## Given passage

__________

We started to walk towards Dudhsagar- encountering numerous waterfalls where we stopped each time to take good photos..
A total of 11 tunnels before you reach the waterfalls, plus 2 to reach the view point. The 1st one can be approached by crossing a girder bridge watching a scenic view of the valley.
The 2nd tunnel is the longest-at 624m. and the most beautiful one which resembles an entrance into a Castle.
A waterfall we explored after tunnel no.3
With the 3rd one came a waterfall within a vault..
We crossed Goa border after finding our way out of the 4th tunnel.
After a long walk there on, we crossed tunnel no.5 where we were sidetracked by a goods train.
6th n 7th came together, 7th being nothing more than a small arch. Then we crossed 8, 9 and 10…
Finally we had a ray of hope after this 1..We had reached Dudhsagar station-all tired after a long walk in hot sun while on a monsoon trek 😦
Then, the 11th…. We were all hooting, clapping in joy as we were getting out of this one- And there we saw the 1st glance of the mighty “Ocean of Milk”.. Totally.. It was a a great sense of contentment after a long tiring walk- it was alllllll worth it..!!
The only shelter available to pitch a tent was already occupied by a large group and we had no choice but to tent in the open.. As we were basking in the glory of the waterfalls, it was soon dark.. We put up a small campfire sort of a thing so that we had enough light to see each other’s face- but the rain gods who did not appear during the trek spoilt sport now. We had to manage the rest of the night with our torches..
It poured cats and dogs the whole night.. The roaring noise of the waterfalls at the backdrop and the loud hooting sound of the train once in every half an hour, the tent pitched right next to the track with the waterfalls on the otherside- It was indeed a night to remember..!!
Next morning, we all rised with the sun and spent some peaceful time beside the violent waters..

__________

## Data extract
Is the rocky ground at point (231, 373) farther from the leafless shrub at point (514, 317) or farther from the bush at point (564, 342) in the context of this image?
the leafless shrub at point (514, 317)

__________

## Exercises to complete
a) Please copy from the Dudhsagar trek account the part that opens with the words containing "A total of 11" and closes with "within a vault..".
b) According to the Dudhsagar trek account, how long is the 2nd tunnel?
c) List the tunnel numbers that the Dudhsagar trek account gives right after the words "Then we crossed".

## Answers below
a)
A total of 11 tunnels before you reach the waterfalls, plus 2 to reach the view point. The 1st one can be approached by crossing a girder bridge watching a scenic view of the valley.
The 2nd tunnel is the longest-at 624m. and the most beautiful one which resembles an entrance into a Castle.
A waterfall we explored after tunnel no.3
With the 3rd one came a waterfall within a vault..

b) 624m.

c) 8, 9, 10